As is the case with shale gas, shale oil wells tend to decline sharply, so that a fracking ban would quickly lead to much lower production. The figure below shows the decline rates for various shale oil basins, defined as the monthly drop in production from existing wells as a share of total production. The decline rate of the biggest shale producer, the Permian, has been relatively stable at 5-6% per month, while the oldest basin, Bakken, has stabilized at a lower level, presumably reflecting the existence of many more wells that are past their initial rapid decline phase.
Applying these decline rates to current production (and the EIA’s projected trend for 2020) yields the figure below, which shows that total shale oil production would decline by 8 mb/d over the course of two years (January 2021 to December 2022). This is perhaps slightly overstated (see note at end), and would be potentially offset by in part increased conventional oil drilling, but there would easily be an increase of 4 mb/d in oil imports by the end of 2022. Even if oil prices did not rise, that translates to an additional $7.2 billion per month on the U.S. trade deficit.
This is an unparalleled amount, albeit coming at a time of weak oil markets. Still, given OPEC’s current spare capacity of 3 mb/d, which assumes no remaining constraints on Saudi Arabia due to the recent missile attacks on Abqaiq, the organization (and its allies) would be hard pressed to cover the shortfall. While a few countries, notably Iraq and Saudi Arabia, could theoretically launch crash programs to raise production levels, they would probably hesitate out of concern that the fracking ban would be eased, once the severity of its impact was realized.
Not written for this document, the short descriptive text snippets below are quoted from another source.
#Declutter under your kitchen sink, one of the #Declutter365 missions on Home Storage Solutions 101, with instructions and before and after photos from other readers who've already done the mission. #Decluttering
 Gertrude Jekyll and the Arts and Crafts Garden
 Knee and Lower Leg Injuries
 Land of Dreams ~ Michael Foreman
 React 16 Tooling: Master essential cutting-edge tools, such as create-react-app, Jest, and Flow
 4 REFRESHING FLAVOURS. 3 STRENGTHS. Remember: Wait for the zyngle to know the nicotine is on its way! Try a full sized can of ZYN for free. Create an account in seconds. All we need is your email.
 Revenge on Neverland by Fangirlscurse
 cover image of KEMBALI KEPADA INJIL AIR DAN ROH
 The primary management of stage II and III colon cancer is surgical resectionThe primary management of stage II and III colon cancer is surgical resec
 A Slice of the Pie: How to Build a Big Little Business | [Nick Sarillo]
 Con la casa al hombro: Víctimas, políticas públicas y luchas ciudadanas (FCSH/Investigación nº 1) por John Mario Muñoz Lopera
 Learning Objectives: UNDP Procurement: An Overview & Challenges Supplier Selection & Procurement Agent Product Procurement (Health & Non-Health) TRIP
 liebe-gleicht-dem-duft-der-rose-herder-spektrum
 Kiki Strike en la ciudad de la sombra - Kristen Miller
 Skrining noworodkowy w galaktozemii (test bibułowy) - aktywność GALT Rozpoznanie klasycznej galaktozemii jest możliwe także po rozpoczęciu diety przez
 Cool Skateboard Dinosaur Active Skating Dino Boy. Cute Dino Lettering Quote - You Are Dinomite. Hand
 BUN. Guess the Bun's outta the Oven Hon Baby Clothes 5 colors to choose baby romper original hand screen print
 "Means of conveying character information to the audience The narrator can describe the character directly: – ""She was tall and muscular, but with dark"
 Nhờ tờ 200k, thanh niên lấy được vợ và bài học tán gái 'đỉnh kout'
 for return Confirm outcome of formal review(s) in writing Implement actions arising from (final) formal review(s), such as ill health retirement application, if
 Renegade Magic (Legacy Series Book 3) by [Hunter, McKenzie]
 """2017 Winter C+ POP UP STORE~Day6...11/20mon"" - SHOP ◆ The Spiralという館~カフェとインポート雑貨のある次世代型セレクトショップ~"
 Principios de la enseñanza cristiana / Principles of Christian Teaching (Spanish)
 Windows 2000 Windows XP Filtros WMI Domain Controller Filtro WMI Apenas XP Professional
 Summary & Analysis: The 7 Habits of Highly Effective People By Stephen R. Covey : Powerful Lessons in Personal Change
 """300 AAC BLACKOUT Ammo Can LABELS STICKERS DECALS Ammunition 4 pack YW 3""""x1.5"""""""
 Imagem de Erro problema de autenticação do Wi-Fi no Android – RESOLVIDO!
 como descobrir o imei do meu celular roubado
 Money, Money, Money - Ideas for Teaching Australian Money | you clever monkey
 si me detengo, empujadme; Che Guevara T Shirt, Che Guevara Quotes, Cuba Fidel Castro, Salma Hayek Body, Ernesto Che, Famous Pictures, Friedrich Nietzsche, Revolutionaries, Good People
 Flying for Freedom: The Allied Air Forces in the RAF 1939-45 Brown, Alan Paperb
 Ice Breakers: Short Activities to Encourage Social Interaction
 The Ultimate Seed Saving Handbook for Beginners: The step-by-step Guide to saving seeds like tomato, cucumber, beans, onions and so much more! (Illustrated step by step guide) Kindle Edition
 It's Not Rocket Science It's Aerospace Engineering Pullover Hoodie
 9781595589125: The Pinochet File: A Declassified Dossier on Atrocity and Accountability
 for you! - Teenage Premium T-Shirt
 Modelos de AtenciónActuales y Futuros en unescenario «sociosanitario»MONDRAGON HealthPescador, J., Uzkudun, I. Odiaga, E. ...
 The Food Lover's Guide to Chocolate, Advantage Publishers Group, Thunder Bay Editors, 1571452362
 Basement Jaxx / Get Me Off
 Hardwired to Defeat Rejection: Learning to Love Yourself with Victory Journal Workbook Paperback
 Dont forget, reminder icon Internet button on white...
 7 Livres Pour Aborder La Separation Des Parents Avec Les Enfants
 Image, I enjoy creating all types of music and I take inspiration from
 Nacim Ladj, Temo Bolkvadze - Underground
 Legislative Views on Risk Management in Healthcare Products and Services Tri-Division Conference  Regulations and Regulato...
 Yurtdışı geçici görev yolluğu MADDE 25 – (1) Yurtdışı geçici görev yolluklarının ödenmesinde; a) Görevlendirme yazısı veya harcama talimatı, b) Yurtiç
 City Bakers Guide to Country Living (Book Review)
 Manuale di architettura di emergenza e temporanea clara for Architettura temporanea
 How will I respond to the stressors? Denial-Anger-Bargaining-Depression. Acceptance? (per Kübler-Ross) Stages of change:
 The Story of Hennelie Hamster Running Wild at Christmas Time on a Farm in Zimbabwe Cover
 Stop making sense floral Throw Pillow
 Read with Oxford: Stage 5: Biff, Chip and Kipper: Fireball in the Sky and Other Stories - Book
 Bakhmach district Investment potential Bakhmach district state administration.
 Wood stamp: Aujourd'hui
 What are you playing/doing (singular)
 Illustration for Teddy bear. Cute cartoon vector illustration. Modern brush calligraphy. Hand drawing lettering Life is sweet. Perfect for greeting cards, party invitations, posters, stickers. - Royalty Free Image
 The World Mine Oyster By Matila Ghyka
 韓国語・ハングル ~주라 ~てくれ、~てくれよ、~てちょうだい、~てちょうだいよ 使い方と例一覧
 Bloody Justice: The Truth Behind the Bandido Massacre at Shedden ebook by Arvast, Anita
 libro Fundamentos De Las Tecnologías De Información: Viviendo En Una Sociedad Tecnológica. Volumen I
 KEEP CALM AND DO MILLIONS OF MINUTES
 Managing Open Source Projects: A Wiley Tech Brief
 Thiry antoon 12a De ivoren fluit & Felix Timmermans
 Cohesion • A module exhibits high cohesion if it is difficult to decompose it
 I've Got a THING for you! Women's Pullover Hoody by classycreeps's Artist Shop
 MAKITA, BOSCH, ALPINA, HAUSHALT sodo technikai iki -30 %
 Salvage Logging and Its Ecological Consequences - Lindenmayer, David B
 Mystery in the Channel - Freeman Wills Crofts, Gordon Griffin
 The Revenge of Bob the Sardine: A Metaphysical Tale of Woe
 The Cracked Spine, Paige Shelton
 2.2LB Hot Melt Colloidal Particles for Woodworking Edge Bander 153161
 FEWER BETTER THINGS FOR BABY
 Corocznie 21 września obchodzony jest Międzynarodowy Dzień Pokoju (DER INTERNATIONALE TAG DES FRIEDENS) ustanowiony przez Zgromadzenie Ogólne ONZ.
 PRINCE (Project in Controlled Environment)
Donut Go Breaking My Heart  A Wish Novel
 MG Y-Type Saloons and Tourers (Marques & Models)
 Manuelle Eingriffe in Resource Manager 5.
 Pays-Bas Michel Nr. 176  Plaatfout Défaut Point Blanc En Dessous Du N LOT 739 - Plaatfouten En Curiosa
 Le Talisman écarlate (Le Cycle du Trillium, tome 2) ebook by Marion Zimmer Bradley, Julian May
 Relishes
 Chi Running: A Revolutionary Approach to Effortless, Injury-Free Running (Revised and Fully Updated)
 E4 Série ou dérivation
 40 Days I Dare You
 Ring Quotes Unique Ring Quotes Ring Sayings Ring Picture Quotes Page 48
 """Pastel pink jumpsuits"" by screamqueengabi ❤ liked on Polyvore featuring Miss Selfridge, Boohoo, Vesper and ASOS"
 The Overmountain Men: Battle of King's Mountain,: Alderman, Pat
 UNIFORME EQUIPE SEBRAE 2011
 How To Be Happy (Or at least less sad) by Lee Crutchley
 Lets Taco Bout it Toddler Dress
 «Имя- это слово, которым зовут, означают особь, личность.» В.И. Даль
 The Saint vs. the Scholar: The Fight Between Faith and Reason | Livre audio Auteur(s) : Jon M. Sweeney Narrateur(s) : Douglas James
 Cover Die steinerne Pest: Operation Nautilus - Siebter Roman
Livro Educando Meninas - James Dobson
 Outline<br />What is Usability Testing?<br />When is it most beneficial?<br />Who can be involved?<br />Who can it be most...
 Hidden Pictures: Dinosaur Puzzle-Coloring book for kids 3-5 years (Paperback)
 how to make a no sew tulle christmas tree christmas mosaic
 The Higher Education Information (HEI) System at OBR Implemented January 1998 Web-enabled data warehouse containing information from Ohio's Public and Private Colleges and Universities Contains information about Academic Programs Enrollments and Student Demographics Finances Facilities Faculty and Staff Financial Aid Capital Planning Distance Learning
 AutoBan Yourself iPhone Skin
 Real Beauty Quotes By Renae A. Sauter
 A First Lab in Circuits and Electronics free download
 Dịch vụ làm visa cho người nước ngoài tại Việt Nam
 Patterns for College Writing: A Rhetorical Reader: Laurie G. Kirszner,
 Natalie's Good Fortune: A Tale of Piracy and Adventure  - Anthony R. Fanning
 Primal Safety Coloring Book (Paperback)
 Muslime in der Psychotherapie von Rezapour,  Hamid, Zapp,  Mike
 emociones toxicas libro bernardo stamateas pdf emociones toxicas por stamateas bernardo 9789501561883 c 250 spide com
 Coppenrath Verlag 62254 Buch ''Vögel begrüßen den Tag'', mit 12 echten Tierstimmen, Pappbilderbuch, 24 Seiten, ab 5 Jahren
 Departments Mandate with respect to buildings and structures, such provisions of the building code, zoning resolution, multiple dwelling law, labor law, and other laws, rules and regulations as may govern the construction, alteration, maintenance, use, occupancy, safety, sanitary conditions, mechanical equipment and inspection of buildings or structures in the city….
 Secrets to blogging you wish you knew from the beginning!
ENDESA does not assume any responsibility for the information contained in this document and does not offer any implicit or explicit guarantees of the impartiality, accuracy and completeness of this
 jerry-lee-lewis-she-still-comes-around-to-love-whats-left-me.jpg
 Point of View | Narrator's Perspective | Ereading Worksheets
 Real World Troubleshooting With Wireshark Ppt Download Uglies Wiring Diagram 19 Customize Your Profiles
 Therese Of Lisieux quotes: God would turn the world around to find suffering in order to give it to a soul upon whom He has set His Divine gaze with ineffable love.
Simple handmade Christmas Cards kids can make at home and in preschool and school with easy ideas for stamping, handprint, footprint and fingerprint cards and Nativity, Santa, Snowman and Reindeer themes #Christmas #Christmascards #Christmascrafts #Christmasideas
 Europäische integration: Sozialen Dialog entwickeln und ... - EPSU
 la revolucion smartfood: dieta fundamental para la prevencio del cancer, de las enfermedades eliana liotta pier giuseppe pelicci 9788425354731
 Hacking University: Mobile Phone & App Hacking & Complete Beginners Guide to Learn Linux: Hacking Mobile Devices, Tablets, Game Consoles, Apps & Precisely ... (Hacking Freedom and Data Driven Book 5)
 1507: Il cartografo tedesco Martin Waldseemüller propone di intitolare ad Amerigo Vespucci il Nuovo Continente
In all likelihood, the U.S. oil production level (all liquids) would probably return to the pre-shale level of roughly 10-12 million barrels per day, meaning net imports of 8 million barrels a day or more. And if global oil prices ‘only’ rise to $80, the U.S. trade balance for oil would go from about $20 billion now to over $200 billion per year. This would be a major hit on the economy, weakening the dollar and increasing inflation, while consumers would see a loss of about $300 billion from their wallets.
It is almost inconceivable that such a drastic measure would be implemented, but there have been all too many instances of governments taking seemingly irrational steps in response to populist pressure. The decision of the German government to close the nation’s nuclear power plants after the Fukushima accident, triggered by a one-thousand year tsunami, something Germany has not experienced in recorded history, certainly stands out. A nation spending tens if not hundreds of billions of dollars on renewable energy has seen its greenhouse gas emissions increase just to satisfy the irrational fears of some of its citizenry.
Analytical note: The likely trend in shale oil production after a fracking ban is a complicated interaction of the decline rates in existing wells which are of many maturities. A research note describing the calculation will be published shortly.